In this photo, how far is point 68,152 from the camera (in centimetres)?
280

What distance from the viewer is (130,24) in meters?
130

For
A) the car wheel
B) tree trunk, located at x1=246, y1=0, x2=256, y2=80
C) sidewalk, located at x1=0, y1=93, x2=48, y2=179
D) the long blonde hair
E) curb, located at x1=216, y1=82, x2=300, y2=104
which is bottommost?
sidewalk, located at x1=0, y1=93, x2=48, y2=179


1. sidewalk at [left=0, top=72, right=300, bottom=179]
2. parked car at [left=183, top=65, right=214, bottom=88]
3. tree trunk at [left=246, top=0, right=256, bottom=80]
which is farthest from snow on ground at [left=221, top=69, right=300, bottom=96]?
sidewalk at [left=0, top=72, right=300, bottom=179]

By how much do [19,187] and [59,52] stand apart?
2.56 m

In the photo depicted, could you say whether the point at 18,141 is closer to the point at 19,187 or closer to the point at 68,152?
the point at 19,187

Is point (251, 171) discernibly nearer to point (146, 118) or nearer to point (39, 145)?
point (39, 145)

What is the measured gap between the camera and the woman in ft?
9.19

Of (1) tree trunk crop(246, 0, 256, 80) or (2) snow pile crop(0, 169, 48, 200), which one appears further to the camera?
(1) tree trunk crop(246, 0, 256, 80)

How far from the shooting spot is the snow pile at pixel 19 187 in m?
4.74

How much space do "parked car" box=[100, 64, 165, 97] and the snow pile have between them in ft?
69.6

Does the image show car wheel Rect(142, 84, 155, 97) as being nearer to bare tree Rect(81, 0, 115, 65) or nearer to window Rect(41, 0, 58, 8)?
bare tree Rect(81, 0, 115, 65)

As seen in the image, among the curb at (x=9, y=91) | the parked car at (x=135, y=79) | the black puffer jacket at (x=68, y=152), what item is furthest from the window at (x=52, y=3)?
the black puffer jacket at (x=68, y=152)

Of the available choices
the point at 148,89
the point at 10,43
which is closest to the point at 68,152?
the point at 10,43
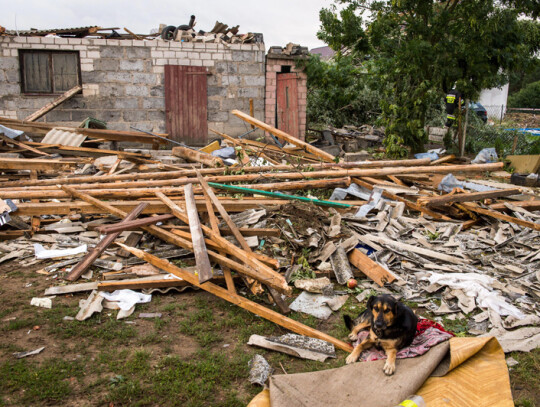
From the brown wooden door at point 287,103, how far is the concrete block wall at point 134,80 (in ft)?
2.22

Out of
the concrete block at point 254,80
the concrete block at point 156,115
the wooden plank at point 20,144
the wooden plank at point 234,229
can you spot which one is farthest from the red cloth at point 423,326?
the concrete block at point 156,115

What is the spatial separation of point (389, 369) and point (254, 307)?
60.2 inches

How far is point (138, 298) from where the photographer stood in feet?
15.7

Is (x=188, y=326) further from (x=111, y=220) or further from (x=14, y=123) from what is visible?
(x=14, y=123)

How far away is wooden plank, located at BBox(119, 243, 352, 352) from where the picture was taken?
162 inches

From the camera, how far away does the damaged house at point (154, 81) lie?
45.1 ft

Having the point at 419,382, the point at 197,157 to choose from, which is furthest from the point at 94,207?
the point at 419,382

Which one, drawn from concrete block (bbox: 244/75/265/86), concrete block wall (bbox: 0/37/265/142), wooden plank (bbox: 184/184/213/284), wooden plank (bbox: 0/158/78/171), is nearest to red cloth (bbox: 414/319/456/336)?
wooden plank (bbox: 184/184/213/284)

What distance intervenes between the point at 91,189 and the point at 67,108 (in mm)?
8691

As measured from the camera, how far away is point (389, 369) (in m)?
3.44

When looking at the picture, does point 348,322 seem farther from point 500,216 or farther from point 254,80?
point 254,80

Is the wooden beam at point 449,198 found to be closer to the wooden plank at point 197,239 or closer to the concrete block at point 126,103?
the wooden plank at point 197,239

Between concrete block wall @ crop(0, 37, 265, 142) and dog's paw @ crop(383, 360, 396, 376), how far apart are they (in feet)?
40.6

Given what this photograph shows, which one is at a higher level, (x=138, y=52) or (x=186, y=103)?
(x=138, y=52)
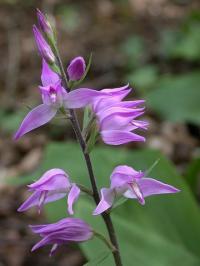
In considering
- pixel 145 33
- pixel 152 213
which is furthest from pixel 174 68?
pixel 152 213

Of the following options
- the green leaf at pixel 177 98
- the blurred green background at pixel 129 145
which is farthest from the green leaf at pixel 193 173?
the green leaf at pixel 177 98

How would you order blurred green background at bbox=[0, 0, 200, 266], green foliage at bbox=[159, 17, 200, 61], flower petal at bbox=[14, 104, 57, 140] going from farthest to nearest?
green foliage at bbox=[159, 17, 200, 61], blurred green background at bbox=[0, 0, 200, 266], flower petal at bbox=[14, 104, 57, 140]

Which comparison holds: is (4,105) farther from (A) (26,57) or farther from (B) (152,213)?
(B) (152,213)

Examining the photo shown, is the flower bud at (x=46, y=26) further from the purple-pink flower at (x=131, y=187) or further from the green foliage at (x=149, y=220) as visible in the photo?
the green foliage at (x=149, y=220)

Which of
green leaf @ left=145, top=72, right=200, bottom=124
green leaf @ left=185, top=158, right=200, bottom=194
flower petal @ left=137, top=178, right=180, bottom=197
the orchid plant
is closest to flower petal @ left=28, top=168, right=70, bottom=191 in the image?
the orchid plant

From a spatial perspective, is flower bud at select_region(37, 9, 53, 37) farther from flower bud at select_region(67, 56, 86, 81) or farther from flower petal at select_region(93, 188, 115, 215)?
flower petal at select_region(93, 188, 115, 215)

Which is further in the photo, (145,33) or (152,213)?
(145,33)

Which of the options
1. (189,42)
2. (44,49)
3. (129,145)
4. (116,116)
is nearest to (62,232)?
(116,116)

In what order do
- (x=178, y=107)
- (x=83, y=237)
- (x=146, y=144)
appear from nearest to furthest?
(x=83, y=237), (x=178, y=107), (x=146, y=144)
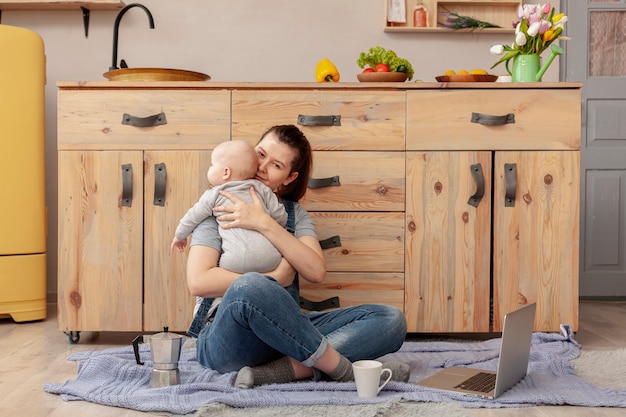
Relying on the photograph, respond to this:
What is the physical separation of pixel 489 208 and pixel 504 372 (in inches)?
34.9

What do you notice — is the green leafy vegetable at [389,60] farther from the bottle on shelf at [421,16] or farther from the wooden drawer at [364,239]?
the bottle on shelf at [421,16]

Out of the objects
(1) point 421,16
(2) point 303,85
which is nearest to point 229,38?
(1) point 421,16

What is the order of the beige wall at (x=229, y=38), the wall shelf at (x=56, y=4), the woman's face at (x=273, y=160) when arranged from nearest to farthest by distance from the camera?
the woman's face at (x=273, y=160) → the wall shelf at (x=56, y=4) → the beige wall at (x=229, y=38)

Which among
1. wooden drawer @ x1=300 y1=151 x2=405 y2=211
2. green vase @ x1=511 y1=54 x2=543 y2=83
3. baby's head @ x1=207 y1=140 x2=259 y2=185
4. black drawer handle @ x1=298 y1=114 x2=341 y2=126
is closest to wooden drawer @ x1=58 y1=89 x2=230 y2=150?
black drawer handle @ x1=298 y1=114 x2=341 y2=126

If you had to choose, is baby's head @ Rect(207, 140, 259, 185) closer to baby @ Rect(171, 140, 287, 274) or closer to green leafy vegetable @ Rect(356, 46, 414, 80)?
baby @ Rect(171, 140, 287, 274)

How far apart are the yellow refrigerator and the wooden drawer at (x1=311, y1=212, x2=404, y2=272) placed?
4.01 ft

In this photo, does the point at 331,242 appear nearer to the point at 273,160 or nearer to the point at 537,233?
the point at 273,160

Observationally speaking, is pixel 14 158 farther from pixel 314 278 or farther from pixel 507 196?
pixel 507 196

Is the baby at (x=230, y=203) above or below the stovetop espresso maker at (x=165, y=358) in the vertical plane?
above

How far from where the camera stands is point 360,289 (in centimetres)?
251

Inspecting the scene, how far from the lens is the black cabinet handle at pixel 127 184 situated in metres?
2.46

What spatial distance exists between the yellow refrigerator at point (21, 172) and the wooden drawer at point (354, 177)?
118cm

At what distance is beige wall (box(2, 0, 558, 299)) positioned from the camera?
3.33m

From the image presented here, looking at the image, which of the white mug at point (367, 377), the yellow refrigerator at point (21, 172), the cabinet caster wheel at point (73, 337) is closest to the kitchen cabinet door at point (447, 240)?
the white mug at point (367, 377)
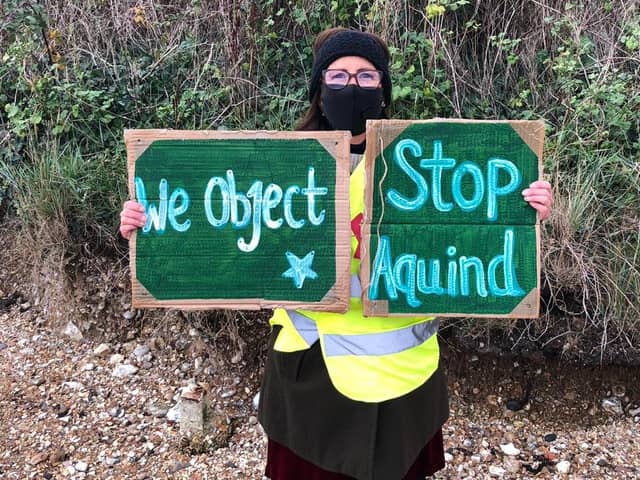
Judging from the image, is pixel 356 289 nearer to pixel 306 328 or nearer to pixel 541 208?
pixel 306 328

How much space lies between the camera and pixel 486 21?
312 cm

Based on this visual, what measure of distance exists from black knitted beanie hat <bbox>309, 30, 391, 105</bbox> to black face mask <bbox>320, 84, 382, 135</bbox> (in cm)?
7

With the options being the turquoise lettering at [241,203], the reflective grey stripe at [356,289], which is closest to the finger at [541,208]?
the reflective grey stripe at [356,289]

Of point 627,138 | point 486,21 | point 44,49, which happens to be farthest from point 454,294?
point 44,49

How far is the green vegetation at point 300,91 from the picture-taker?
2.48 m

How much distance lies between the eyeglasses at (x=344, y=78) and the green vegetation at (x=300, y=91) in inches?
47.0

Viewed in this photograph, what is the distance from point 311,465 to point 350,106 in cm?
102

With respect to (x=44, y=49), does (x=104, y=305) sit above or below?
below

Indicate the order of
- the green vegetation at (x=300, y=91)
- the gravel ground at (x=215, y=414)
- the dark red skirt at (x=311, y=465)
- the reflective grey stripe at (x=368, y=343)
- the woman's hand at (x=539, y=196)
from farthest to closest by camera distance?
the green vegetation at (x=300, y=91) → the gravel ground at (x=215, y=414) → the dark red skirt at (x=311, y=465) → the reflective grey stripe at (x=368, y=343) → the woman's hand at (x=539, y=196)

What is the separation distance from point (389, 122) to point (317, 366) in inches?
26.2

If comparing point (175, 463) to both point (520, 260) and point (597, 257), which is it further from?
point (597, 257)

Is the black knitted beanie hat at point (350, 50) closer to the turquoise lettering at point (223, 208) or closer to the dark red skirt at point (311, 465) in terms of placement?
the turquoise lettering at point (223, 208)

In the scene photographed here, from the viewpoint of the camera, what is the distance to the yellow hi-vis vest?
141cm

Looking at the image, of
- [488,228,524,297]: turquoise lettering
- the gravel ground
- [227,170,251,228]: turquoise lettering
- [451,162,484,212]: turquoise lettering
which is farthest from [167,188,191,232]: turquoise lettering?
the gravel ground
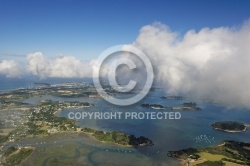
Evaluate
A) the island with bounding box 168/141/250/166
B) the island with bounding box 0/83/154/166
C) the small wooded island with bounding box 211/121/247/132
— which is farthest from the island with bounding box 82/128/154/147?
the small wooded island with bounding box 211/121/247/132

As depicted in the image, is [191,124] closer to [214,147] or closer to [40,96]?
[214,147]

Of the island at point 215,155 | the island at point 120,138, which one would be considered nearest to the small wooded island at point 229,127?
the island at point 215,155

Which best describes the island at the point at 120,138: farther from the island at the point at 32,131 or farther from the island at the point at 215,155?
the island at the point at 215,155

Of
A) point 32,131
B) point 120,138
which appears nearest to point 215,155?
point 120,138

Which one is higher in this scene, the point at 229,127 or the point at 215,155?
the point at 229,127

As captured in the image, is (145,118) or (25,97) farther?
(25,97)

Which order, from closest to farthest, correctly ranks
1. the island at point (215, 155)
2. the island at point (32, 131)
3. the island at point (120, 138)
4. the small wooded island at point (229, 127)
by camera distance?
the island at point (215, 155), the island at point (32, 131), the island at point (120, 138), the small wooded island at point (229, 127)

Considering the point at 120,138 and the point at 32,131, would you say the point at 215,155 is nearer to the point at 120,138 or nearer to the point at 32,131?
the point at 120,138

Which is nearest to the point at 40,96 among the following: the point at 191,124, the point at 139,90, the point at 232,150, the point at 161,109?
the point at 139,90
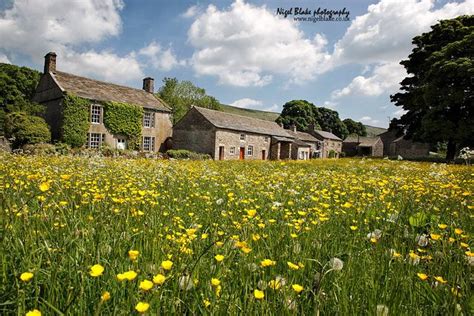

+ + + + +

*The task*. Gather every line in the records above that contains the word "leafy" and copy each of those lines out in full. The match is case-sensitive.

*The reply*.
What do you notice — is the green leafy vegetable at [389,60] farther from the bottle on shelf at [421,16] or farther from the wooden drawer at [364,239]?
If you had to choose, is baby's head @ Rect(207, 140, 259, 185) closer to baby @ Rect(171, 140, 287, 274) or closer to green leafy vegetable @ Rect(356, 46, 414, 80)?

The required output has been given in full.